Parallèlement à la pléiade rubenesque et s'y rattachant plus ou moins, l'école flamande comptait encore alors une foule de maîtres célèbres Henri van Balen le vieux, qui avait donné les premières leçons à van Dyck, les deux Brvegel, fils de Peter le vieux, les Francken, Jérôme le jeune et Frans le jeune, Gaspar de Crayer, l'ami de Rubens et de van Dyck, Cornelis de Vos le vieux, Martin Pepyn, Luc Franchoys de Malines, Abraham Janssens le vieux et Théodore Rombouts, auxquels certains biographes ont prêté la prétention d'avoir voulu rivaliser avec Rubens.
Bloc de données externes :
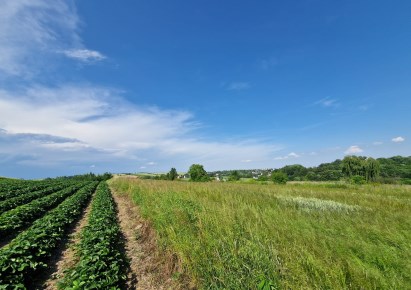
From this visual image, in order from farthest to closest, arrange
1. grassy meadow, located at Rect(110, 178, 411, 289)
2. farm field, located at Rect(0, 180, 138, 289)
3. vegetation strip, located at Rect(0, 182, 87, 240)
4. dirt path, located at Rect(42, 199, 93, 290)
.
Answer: vegetation strip, located at Rect(0, 182, 87, 240)
dirt path, located at Rect(42, 199, 93, 290)
farm field, located at Rect(0, 180, 138, 289)
grassy meadow, located at Rect(110, 178, 411, 289)

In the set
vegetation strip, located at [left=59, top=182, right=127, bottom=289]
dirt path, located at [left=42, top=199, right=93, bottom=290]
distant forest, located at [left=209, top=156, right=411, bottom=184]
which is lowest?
dirt path, located at [left=42, top=199, right=93, bottom=290]

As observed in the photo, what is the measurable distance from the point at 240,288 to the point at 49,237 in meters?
7.50

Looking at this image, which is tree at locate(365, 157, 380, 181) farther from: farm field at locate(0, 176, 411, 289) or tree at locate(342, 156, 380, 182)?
farm field at locate(0, 176, 411, 289)

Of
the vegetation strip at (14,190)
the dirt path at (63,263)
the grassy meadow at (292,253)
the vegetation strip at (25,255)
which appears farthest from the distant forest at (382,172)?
the vegetation strip at (14,190)

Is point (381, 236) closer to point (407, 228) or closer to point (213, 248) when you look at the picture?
point (407, 228)

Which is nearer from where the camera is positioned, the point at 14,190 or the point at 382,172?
the point at 14,190

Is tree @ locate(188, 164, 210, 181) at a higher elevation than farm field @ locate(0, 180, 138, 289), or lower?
higher

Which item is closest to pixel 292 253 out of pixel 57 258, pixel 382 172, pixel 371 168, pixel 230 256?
pixel 230 256

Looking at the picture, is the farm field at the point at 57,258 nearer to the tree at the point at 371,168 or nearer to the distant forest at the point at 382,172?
the distant forest at the point at 382,172

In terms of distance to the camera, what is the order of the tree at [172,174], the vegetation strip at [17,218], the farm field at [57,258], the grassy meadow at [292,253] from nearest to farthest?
the grassy meadow at [292,253] < the farm field at [57,258] < the vegetation strip at [17,218] < the tree at [172,174]

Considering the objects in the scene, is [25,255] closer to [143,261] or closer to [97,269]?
[97,269]

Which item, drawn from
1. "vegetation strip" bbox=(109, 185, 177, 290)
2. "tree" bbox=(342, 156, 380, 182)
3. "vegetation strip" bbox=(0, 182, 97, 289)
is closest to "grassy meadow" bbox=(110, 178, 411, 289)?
"vegetation strip" bbox=(109, 185, 177, 290)

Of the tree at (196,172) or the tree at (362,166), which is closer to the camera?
the tree at (362,166)

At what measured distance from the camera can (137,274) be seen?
554 cm
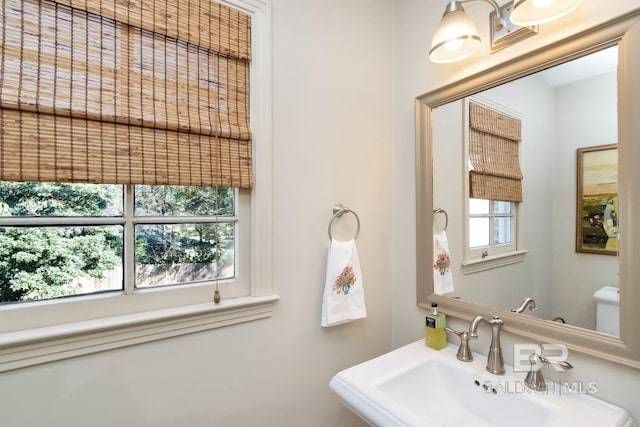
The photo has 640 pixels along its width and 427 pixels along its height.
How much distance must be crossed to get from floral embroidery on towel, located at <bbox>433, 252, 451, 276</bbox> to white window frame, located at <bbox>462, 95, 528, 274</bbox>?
6 centimetres

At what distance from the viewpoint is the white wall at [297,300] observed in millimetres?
852

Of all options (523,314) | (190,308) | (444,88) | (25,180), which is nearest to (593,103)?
(444,88)

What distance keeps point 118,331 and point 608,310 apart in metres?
1.40

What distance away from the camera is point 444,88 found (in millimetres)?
1198

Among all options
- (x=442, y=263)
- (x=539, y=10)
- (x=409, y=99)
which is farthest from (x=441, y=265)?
(x=539, y=10)

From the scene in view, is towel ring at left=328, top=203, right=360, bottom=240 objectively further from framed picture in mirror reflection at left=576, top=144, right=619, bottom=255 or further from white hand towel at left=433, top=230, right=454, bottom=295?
framed picture in mirror reflection at left=576, top=144, right=619, bottom=255

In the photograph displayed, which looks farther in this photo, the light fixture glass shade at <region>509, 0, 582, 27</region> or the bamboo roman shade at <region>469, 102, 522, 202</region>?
the bamboo roman shade at <region>469, 102, 522, 202</region>

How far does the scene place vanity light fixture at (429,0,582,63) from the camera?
0.86 m

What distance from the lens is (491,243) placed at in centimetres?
113

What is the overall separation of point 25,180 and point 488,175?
56.0 inches

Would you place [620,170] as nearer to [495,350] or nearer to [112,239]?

De tous ces peintres justement renommés, même à côté des principaux chefs de l'école, le musée d'Anvers possède des exemplaires intéressants. De Henri van Balen le vieux, une grande Prédication de saint Jean-Baptiste, et les deux volets d'un tableau conservé à la cathédrale : Madone avec l'enfant Jésus et saint Jean; sur ces volets sont des Concerts d'anges, et aux revers, en grisailles, sainte Anne et saint Philippe. - De Brvegel de Velours, chose singulière! - le musée d'Anvers n'a rien; mais de Peter Brvegel le jeune, qu'on appelle souvent Brvegel d'Enfer, il possède un Portement de croix, grande et curieuse composition, signée : P. BRVEGEL, 1607. — De Jérôme Francken le jeune, élève de son oncle Ambroise Francken le vieux, nous avons un grand tableau historique, Horatius Coclès au pont Sublicius, signé : Jeronimus Francken inv. et fecit, anno 1620, den 14 Augusti. - De Frans Francken le jeune, élève de son père Frans le vieux, un grand triptyque peint en 1624 pour la cathédrale, les Quatre Couronnés, condamnés au martyre, avec les initiales D. J. F. F. (Don jongen Frans Francken), et, sur les volets, des épisodes de ce martyre, en grisailles aux revers; un autre grand tableau, les OEuvres de miséri

4. Voir les livraisons du 1er juillet et du 1er septembre 1861.